Try your default player at first, then VLC, then Audacity as the last resort. Also check the volume of your speakers. I struggled to get the thing working and when I succeeded almost fell off my chair.

```
sample_rate = 1/ts
wav.write("sound.wav", int(sample_rate), data.astype('int16'))
```

## The Results

I ran two incompressible cases of a centrifugal pump: *Case 1* with a skewed volute cutwater and *Case 2 *with a perpendicular one. Impeller blades are not inclined at the outlet but parallel to rotation axis (and therefore parallel to the cutwater in case 2).

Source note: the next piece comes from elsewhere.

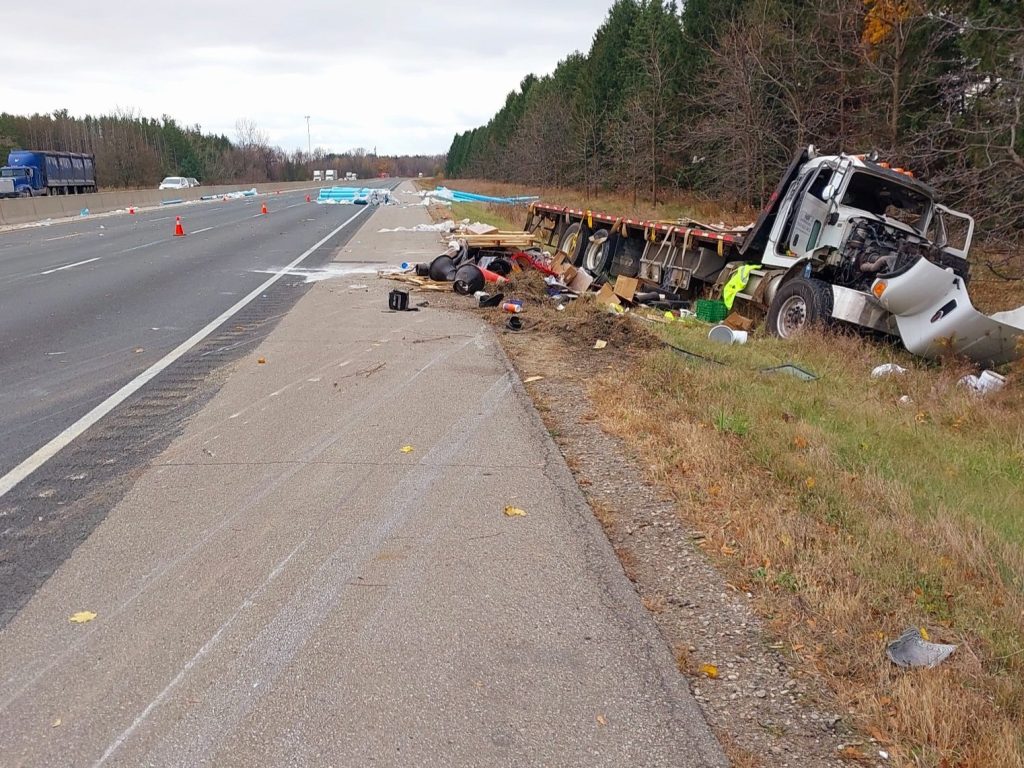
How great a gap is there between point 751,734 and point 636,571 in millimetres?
1351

Old turbomachinery recipes say that skewing the cutwater should help lowering noise and vibration. In this case the fourier transform shows that the noise didn’t go away but the spectrum spread a bit among other frequencies. This can be heard as a noise (*Case 1*) versus a more audible tone in Case 2.

The sounds don’t sound the same as you’d hear in real life. They sound sterile and plastic and that’s because there’s just the fluid without any additional material such as housings, pipings and walls.

Also the actual volume of the sound can’t be compared this way: you have to take a look at RMS pressure levels to get an indication of which sample would be louder in reality:

```
rms = np.sqrt(np.mean(p**2))
```

Anyway, both cases are awful and will not be bearable in real life.

Back to drawing boards and books and no more old recipes, please.